Information given:
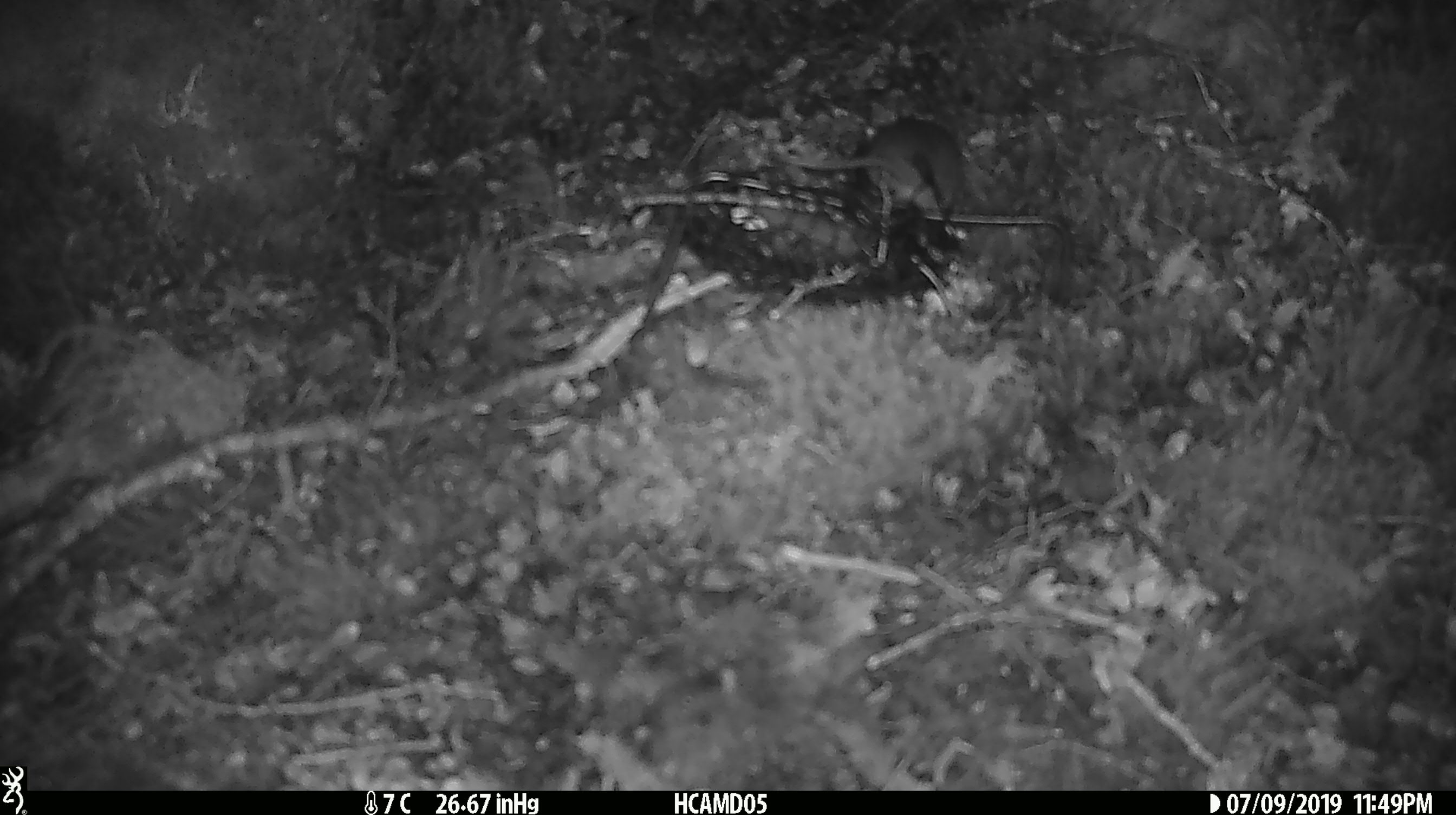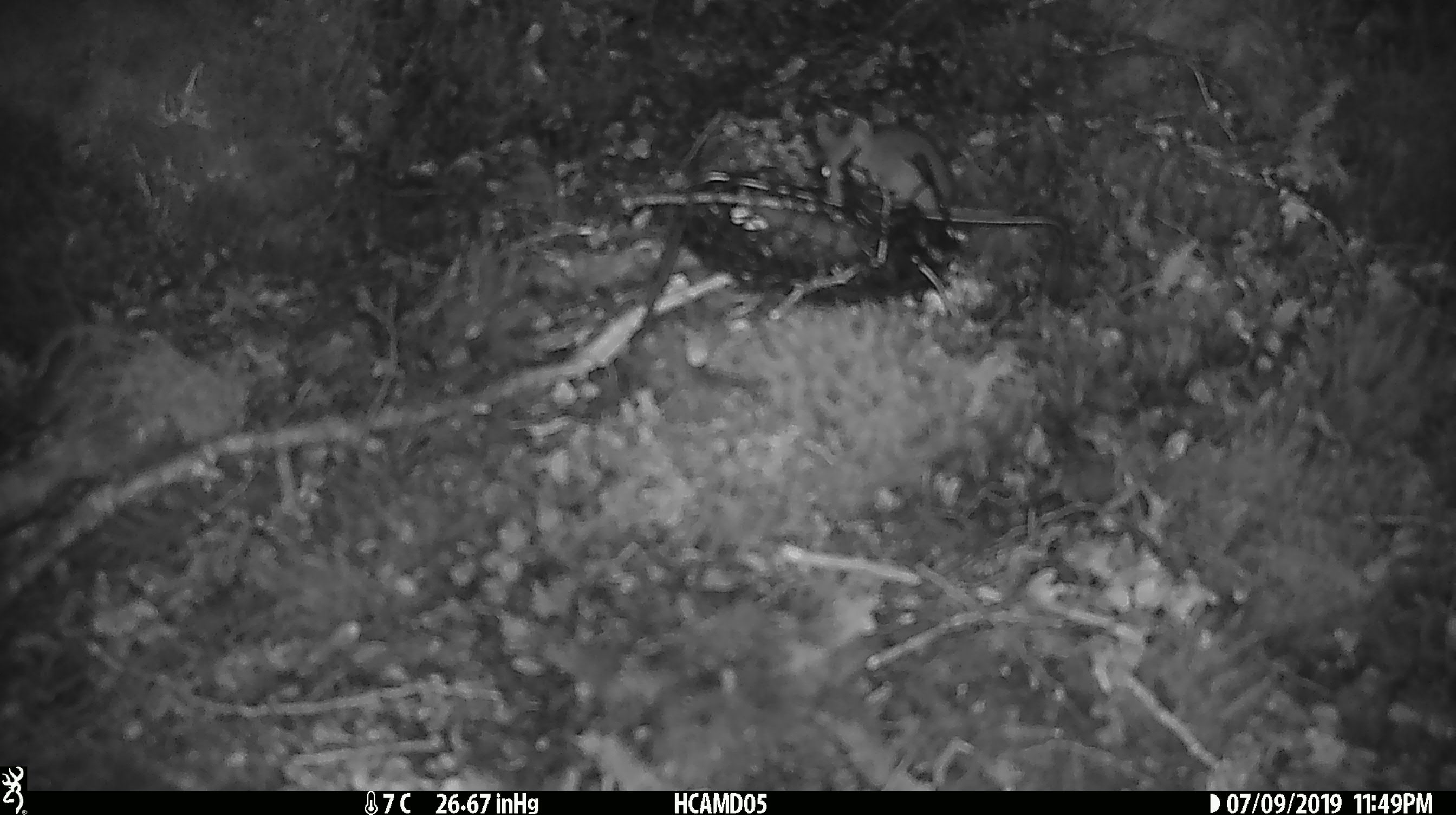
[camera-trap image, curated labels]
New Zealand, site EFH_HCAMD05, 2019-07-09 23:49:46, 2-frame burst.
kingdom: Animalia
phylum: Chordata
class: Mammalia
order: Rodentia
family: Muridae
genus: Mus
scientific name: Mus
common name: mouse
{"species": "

Task directions: Please set down, with no changes, the line that contains "family: Muridae" and all the lines after it until the entries end; write nothing besides them.

Expected output:
family: Muridae
genus: Mus
scientific name: Mus
common name: mouse
{"species": "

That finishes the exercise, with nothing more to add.